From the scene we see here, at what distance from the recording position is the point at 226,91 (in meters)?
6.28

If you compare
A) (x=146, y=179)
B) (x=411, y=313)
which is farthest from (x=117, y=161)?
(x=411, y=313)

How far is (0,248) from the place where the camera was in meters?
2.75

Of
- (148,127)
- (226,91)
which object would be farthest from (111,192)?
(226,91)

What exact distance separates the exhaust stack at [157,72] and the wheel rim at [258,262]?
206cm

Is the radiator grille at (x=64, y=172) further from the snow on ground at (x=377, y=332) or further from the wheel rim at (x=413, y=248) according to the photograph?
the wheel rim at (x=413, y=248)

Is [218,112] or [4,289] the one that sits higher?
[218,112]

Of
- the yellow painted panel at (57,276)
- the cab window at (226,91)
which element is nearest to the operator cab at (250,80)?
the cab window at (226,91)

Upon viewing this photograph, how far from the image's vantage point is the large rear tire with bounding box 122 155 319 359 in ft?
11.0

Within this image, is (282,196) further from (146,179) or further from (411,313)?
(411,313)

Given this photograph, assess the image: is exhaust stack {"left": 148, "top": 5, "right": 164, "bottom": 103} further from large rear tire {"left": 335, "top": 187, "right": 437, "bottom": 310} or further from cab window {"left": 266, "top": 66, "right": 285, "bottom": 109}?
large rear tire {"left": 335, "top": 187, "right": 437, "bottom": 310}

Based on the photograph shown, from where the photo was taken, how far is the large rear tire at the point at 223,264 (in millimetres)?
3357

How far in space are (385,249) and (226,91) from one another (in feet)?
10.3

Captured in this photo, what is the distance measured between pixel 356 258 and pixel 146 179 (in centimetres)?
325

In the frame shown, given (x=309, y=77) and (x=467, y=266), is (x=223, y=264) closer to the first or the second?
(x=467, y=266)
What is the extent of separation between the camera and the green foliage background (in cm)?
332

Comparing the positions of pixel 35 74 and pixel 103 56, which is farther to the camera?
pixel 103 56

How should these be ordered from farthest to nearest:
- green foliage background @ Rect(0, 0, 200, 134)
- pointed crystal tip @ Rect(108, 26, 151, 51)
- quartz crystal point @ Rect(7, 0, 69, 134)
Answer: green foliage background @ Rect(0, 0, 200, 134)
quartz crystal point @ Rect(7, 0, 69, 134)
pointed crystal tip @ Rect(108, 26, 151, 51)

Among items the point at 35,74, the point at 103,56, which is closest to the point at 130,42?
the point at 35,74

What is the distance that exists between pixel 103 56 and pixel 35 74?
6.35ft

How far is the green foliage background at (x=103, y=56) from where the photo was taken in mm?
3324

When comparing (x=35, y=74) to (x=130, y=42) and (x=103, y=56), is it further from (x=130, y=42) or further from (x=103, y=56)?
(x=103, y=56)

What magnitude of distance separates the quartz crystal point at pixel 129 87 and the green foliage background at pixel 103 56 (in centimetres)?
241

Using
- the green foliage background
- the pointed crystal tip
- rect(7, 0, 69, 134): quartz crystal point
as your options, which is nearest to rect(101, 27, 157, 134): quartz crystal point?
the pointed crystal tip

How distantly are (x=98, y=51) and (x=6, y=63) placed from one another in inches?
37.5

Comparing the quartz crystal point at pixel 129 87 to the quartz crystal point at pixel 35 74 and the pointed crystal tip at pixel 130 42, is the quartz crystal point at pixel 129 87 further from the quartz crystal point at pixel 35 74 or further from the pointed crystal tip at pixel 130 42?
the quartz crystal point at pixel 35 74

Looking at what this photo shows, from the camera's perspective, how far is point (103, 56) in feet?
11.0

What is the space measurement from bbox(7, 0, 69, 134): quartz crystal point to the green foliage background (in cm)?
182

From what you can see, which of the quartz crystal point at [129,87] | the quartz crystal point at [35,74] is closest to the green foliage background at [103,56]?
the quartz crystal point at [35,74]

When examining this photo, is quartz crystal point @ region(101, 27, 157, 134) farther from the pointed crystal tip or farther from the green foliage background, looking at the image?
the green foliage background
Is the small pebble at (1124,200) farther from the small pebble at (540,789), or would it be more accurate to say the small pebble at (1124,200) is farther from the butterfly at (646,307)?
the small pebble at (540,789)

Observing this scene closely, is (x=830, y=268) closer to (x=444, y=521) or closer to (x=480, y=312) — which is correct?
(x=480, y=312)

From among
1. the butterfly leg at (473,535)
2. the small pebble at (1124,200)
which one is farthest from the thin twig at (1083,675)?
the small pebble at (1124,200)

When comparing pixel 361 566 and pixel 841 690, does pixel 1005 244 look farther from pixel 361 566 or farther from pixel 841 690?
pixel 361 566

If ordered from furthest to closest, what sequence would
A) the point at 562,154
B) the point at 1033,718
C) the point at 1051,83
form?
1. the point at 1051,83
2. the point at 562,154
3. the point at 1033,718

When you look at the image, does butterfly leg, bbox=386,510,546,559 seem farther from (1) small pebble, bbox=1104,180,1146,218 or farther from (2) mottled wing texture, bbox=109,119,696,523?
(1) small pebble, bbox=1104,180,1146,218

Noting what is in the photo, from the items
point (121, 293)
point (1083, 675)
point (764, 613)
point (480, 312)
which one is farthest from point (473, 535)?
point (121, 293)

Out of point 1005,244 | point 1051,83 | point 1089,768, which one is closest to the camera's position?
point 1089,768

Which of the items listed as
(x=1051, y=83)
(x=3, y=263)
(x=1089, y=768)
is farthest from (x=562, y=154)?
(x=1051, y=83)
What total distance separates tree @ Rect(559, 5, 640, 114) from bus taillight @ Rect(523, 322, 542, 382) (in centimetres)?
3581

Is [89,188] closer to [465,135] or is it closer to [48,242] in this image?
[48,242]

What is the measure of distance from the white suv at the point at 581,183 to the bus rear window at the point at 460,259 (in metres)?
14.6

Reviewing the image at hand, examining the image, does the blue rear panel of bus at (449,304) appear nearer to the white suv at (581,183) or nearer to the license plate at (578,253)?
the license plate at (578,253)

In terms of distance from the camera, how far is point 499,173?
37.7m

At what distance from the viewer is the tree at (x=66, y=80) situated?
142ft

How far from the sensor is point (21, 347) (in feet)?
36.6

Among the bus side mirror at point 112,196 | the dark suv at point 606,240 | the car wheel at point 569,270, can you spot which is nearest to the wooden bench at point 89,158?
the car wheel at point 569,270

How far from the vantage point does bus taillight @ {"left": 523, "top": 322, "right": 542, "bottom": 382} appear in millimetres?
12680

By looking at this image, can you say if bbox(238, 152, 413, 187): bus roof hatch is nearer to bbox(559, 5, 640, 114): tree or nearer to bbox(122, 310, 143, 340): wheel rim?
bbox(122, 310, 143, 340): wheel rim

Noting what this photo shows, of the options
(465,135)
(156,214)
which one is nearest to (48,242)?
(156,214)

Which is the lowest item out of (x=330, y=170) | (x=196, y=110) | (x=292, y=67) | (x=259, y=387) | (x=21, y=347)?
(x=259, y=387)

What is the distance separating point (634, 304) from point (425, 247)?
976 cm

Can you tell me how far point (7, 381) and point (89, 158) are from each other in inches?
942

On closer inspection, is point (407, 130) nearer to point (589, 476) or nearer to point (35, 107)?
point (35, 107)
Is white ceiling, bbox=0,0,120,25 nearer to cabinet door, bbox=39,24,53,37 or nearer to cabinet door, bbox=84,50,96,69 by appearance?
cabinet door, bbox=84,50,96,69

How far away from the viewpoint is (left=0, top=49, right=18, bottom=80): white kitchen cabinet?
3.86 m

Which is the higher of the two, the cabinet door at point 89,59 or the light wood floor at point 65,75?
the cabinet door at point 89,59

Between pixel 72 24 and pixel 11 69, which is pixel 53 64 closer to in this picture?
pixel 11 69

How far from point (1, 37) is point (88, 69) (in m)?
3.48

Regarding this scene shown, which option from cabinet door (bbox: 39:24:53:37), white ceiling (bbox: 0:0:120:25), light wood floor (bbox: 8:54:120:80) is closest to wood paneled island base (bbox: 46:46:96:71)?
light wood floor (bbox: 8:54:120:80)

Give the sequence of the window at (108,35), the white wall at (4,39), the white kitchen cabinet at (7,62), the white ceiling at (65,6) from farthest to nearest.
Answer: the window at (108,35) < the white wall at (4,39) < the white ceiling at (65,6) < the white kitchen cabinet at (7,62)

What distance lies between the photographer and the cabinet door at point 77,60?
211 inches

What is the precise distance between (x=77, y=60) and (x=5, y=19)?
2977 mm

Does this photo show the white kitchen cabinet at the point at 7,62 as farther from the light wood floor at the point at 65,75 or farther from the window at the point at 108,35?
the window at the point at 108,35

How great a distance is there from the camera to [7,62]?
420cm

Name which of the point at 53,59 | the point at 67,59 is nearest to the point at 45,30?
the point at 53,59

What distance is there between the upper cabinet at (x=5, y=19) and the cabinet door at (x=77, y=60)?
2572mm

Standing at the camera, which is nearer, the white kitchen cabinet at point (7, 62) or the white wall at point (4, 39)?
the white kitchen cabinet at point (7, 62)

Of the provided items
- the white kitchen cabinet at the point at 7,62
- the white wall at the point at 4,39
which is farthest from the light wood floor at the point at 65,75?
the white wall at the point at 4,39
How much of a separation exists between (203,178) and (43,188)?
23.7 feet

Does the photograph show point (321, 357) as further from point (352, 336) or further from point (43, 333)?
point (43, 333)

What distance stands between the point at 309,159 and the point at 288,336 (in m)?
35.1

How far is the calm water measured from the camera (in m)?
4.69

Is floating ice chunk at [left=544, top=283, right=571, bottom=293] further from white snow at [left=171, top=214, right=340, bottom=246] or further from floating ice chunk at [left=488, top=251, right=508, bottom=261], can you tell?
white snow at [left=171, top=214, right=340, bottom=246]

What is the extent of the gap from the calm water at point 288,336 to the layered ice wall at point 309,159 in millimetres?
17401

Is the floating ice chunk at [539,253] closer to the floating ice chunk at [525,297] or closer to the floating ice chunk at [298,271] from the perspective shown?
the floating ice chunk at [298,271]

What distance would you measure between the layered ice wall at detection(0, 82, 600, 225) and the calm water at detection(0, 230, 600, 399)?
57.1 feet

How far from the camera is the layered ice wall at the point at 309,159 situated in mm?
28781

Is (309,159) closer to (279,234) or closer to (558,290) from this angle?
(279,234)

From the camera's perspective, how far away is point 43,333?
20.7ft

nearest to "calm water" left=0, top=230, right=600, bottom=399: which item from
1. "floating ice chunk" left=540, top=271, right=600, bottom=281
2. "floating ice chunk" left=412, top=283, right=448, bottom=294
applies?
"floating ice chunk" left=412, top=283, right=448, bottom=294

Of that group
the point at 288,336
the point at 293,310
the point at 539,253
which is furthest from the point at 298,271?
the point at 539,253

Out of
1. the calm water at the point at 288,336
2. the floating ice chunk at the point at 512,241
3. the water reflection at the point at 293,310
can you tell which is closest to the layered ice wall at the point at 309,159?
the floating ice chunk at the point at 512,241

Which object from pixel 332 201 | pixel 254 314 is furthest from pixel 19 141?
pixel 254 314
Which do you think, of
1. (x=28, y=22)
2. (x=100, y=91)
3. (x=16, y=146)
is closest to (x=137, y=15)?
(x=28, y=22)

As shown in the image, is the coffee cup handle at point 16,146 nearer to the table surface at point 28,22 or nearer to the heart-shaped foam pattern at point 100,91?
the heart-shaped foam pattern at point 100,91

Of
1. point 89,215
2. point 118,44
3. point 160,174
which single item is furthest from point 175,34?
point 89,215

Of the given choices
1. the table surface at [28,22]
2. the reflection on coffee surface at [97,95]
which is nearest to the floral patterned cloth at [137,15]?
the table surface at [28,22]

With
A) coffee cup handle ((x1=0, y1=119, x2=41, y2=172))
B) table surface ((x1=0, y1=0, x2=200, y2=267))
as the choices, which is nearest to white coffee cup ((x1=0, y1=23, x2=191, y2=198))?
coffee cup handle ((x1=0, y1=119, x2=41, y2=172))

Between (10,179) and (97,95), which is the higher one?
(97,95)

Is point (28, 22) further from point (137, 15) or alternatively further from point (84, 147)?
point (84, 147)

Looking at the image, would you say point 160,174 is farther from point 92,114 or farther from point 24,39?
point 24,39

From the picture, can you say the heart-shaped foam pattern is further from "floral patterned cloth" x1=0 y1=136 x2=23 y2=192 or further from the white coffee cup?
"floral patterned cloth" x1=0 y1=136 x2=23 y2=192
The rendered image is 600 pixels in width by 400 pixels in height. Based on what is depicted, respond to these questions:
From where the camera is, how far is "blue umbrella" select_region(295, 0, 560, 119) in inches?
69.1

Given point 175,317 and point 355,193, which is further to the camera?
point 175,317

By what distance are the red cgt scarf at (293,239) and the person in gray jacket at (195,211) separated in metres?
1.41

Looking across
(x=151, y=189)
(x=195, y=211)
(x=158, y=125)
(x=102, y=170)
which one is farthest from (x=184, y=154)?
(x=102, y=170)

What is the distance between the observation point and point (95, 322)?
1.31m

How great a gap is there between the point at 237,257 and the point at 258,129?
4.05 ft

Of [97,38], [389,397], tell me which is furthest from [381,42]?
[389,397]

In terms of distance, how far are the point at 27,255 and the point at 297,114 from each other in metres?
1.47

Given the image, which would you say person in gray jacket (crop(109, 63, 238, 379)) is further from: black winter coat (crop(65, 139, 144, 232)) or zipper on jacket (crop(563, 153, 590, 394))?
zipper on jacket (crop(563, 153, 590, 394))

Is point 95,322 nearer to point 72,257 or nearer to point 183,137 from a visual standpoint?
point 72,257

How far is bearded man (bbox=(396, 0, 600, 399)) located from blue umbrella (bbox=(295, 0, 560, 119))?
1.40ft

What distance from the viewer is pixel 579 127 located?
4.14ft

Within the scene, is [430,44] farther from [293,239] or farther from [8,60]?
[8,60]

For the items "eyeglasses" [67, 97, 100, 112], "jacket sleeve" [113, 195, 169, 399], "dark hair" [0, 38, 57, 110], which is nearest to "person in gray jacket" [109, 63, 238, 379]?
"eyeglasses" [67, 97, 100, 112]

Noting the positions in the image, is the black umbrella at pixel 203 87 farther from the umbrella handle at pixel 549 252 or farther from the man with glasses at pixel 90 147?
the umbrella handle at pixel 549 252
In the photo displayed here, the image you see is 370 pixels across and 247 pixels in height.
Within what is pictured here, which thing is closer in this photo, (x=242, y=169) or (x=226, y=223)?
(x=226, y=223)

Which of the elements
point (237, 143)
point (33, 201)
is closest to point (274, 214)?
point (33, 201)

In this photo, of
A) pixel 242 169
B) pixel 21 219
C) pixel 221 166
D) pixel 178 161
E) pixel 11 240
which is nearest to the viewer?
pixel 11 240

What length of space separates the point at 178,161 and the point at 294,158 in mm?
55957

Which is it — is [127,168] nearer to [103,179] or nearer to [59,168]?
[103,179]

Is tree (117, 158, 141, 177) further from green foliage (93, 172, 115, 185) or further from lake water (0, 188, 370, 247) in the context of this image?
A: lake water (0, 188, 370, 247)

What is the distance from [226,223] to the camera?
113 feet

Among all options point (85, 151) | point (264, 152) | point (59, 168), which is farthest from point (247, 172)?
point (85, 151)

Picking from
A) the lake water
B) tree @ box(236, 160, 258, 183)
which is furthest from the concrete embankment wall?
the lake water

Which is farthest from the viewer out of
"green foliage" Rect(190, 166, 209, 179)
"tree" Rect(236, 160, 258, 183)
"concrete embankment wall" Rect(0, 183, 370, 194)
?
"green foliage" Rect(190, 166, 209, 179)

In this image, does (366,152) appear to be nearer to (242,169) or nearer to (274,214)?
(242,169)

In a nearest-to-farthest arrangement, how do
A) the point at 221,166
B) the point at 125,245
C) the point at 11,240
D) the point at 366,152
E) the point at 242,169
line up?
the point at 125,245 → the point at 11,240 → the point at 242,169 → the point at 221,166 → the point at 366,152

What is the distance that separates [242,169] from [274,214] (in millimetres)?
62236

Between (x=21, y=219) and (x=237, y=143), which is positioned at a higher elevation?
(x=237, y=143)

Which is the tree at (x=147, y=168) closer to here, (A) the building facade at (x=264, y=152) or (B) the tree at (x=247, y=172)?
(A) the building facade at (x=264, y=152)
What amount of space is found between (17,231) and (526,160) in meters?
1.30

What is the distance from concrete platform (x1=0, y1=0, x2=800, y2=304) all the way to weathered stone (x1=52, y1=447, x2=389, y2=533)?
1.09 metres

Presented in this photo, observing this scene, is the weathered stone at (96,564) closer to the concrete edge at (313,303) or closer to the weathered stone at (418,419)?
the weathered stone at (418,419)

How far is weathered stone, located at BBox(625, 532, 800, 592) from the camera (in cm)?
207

════════════════

■ **CHALLENGE**:
Print again the material above, limited to the lines from the one holding "Which is farthest from the viewer out of" through the last, inclusive.

■ **THE RESULT**:
Which is farthest from the viewer out of
"green foliage" Rect(190, 166, 209, 179)
"tree" Rect(236, 160, 258, 183)
"concrete embankment wall" Rect(0, 183, 370, 194)
?
"green foliage" Rect(190, 166, 209, 179)

In this image, does (366,152) appear to be nearer to (242,169) or nearer to (274,214)?
(242,169)

In a nearest-to-farthest arrangement, how do
A) the point at 221,166
B) the point at 125,245
C) the point at 11,240
D) the point at 366,152
E) the point at 242,169
line up?
the point at 125,245 → the point at 11,240 → the point at 242,169 → the point at 221,166 → the point at 366,152

What is the distance that separates [242,169] from [274,214] (in millimetres)?
62236

Between (x=21, y=219) and (x=237, y=143), which is positioned at a higher elevation?
(x=237, y=143)

Which is the tree at (x=147, y=168) closer to here, (A) the building facade at (x=264, y=152) or (B) the tree at (x=247, y=172)?
(A) the building facade at (x=264, y=152)
What amount of space is found between (17,231) and (526,160) in meters?
1.30

What is the distance from concrete platform (x1=0, y1=0, x2=800, y2=304) all the way to weathered stone (x1=52, y1=447, x2=389, y2=533)?
1.09 metres

Presented in this photo, observing this scene, is the weathered stone at (96,564) closer to the concrete edge at (313,303) or closer to the weathered stone at (418,419)?
the weathered stone at (418,419)

How far is weathered stone, located at BBox(625, 532, 800, 592) from the camera (in cm)?
207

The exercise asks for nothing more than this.